제공된 글:
━━━━━━━━━━━━━━━━
In [1]:
from konlpy.tag import Okt

In [2]:
okt = Okt()
def build_bagofwords(document):
    document = document.replace('.', '')
    tokenized_doc = okt.morphs(document)
    word_to_index = {}
    bow = []
    for word in tokenized_doc:
        if word not in word_to_index.keys():
            word_to_index[word] = len(word_to_index)
            bow.insert(len(word_to_index) -1, 1)
        else:
            index = word_to_index.get(word)
            bow[index] = bow[index] + 1
    return word_to_index, bow

## 함수 설명
- for문 전에 토큰화를 함
- word_to_index, bow를 각각 빈 딕셔너리, 리스트 형태로 선언
- word가 word_to_index에 없는 경우(처음 나온 단어인 경우)
  - word_to_index의 워드의 값은 word_to_index길이로 넣음
  - bow에 기본값 1을 넣음
- 처음 나온 단어가 아니라면
  - 재등장하는 단어의 인덱스에 1을 더함

In [3]:
doc1 = "정부가 발표하는 물가상승률과 소비자가 느끼는 물가상승률은 다르다."
vocab, bow = build_bagofwords(doc1)
print('vocabulary : ', vocab)
print('bag of words : ', bow)

vocabulary :  {'정부': 0, '가': 1, '발표': 2, '하는': 3, '물가상승률': 4, '과': 5, '소비자': 6, '느끼는': 7, '은': 8, '다르다': 9}
bag of words :  [1, 2, 1, 1, 2, 1, 1, 1, 1, 1]


In [4]:
doc2 = '소비자는 주로 소비하는 상품을 기준으로 물가상승률을 느낀다.'
vocab2, bow2 = build_bagofwords(doc2)
print('vocabulary : ', vocab2)
print('bag of words : ', bow2)


vocabulary :  {'소비자': 0, '는': 1, '주로': 2, '소비': 3, '하는': 4, '상품': 5, '을': 6, '기준': 7, '으로': 8, '물가상승률': 9, '느낀다': 10}
bag of words :  [1, 1, 1, 1, 1, 1, 2, 1, 1, 1, 1]


In [5]:
doc3 = doc1 + ' ' + doc2
vocab3, bow3 = build_bagofwords(doc3)
━━━━━━━━━━━━━━━━
(공간 질문 기록)
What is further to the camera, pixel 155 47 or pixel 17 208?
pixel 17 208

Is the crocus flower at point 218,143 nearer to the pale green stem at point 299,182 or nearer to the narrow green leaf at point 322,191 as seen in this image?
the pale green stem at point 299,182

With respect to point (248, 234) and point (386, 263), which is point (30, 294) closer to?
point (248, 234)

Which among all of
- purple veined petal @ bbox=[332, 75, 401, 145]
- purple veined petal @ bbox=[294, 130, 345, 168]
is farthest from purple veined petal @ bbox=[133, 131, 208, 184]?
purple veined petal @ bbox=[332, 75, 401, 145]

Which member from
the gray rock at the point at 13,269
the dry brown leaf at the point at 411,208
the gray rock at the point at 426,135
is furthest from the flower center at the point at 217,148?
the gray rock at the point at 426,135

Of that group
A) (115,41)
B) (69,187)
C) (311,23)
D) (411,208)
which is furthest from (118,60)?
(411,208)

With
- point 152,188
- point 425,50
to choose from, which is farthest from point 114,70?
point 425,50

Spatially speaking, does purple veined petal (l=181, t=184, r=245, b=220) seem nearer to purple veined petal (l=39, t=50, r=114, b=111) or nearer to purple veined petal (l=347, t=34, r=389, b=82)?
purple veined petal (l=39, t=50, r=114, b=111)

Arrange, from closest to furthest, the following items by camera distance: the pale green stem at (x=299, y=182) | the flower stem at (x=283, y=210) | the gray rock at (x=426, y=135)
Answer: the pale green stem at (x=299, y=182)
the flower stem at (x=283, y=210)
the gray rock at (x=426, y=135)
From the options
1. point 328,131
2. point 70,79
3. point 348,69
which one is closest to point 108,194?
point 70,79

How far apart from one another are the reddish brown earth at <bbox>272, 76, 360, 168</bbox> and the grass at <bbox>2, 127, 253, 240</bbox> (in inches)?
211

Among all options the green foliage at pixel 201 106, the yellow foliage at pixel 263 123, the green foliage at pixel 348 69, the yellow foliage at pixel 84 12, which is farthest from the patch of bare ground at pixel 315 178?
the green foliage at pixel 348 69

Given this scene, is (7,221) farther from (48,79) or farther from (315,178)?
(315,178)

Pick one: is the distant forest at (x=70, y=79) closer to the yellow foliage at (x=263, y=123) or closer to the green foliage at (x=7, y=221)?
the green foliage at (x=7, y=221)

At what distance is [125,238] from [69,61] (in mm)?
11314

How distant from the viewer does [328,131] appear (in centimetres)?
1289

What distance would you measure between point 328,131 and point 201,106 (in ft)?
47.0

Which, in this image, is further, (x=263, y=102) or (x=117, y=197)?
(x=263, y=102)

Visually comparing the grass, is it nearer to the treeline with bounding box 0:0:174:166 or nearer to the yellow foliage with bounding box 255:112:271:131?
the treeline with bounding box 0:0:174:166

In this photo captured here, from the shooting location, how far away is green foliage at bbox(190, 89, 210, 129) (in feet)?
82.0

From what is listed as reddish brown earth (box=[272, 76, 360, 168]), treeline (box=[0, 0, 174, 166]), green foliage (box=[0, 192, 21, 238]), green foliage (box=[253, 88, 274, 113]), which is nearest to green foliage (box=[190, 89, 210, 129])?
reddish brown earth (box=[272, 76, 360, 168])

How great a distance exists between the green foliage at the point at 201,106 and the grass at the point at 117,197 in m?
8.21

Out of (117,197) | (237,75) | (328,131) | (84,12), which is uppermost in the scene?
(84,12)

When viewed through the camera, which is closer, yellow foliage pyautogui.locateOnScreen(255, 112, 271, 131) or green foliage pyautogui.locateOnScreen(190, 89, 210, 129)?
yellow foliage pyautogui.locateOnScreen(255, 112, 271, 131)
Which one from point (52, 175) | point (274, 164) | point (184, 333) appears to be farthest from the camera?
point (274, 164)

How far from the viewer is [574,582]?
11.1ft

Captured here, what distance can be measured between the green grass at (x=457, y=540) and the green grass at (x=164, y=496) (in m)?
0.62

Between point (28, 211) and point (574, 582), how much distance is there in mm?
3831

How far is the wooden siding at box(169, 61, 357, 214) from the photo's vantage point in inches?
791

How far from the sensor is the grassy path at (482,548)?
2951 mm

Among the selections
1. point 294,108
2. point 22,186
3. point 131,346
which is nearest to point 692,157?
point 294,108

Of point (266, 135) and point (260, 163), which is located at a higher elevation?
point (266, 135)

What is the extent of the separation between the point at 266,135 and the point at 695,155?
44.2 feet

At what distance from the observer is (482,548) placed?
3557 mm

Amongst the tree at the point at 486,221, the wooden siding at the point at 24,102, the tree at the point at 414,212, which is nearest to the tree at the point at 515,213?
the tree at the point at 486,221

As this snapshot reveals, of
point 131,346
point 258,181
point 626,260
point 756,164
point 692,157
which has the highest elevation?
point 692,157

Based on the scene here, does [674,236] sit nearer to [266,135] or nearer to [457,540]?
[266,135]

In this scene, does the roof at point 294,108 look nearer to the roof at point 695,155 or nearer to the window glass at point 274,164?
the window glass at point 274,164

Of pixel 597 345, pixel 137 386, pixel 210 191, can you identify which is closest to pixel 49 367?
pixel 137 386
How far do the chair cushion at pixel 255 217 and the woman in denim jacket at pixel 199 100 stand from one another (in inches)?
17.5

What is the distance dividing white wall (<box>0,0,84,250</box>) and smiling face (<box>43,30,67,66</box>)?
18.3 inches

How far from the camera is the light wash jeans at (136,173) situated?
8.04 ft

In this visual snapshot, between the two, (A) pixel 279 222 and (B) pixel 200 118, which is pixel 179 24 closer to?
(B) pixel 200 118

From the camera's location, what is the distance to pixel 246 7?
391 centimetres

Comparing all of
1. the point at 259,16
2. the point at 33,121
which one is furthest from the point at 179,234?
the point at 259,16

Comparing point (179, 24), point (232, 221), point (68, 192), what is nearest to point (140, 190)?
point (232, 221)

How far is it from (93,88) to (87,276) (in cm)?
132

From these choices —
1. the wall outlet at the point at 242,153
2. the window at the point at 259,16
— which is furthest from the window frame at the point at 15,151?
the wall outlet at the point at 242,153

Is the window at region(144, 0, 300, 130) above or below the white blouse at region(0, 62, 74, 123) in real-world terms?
━━━━━━━━━━━━━━━━
수행할 작업:
A. Bag of Words 예제에서 "print('vocabulary : ', vocab)"부터 "bow2 = build_bagofwords(doc2)"까지의 부분을 한 글자도 바꾸지 말고 다시 적어 주십시오.
B. Bag of Words 예제에서 build_bagofwords 함수의 반환값을 받는 변수 이름을 빠짐없이 나열하십시오.
C. Bag of Words 예제를 마지막 줄 다음부터 이어서 작성하십시오.
이 데이터는 Bag of Words 예제와는 별개의 자료입니다.

작성된 답변:
A.
print('vocabulary : ', vocab)
print('bag of words : ', bow)

vocabulary :  {'정부': 0, '가': 1, '발표': 2, '하는': 3, '물가상승률': 4, '과': 5, '소비자': 6, '느끼는': 7, '은': 8, '다르다': 9}
bag of words :  [1, 2, 1, 1, 2, 1, 1, 1, 1, 1]


In [4]:
doc2 = '소비자는 주로 소비하는 상품을 기준으로 물가상승률을 느낀다.'
vocab2, bow2 = build_bagofwords(doc2)

B. vocab, bow, vocab2, bow2, vocab3, bow3

C.
print('vocabulary : ', vocab3)
print('bag of words : ', bow3)

vocabulary :  {'정부': 0, '가': 1, '발표': 2, '하는': 3, '물가상승률': 4, '과': 5, '소비자': 6, '느끼는': 7, '은': 8, '다르다': 9, '는': 10, '주로': 11, '소비': 12, '상품': 13, '을': 14, '기준': 15, '으로': 16, '느낀다': 17}
bag of words :  [1, 2, 1, 2, 3, 1, 2, 1, 1, 1, 1, 1, 1, 1, 2, 1, 1, 1]


# CountVectorizer클래스로 BOW 만들기

In [6]:
from sklearn.feature_extraction.text import CountVectorizer
corpus = ['you know I want your love. because I love you.']
vector = CountVectorizer()
print('bag of words vector : ', vector.fit_transform(corpus).toarray())
print('vocabulary : ', vector.vocabulary_)

bag of words vector :  [[1 1 2 1 2 1]]
vocabulary :  {'you': 4, 'know': 1, 'want': 3, 'your': 5, 'love': 2, 'because': 0}


# 불용어를 제거한 bow만들기

In [7]:
from sklearn.feature_extraction.text import CountVectorizer
from nltk.corpus import stopwords

## 사용자가 직접 정의한 불용어

In [8]:
text = ["Family is not an important thing. It's everything."]
vector = CountVectorizer(stop_words = ["the", "a", "an", "is", "not"])
print('bag of words vector : ', vector.fit_transform(text).toarray())
print('vocabulary : ', vector.vocabulary_)

bag of words vector :  [[1 1 1 1 1]]
vocabulary :  {'family': 1, 'important': 2, 'thing': 4, 'it': 3, 'everything': 0}


In [9]:
text = ["Family is not an important thing. It's everything."]
vect = CountVectorizer(stop_words="english")
print('bag of words vector :',vect.fit_transform(text).toarray())
print('vocabulary :',vect.vocabulary_)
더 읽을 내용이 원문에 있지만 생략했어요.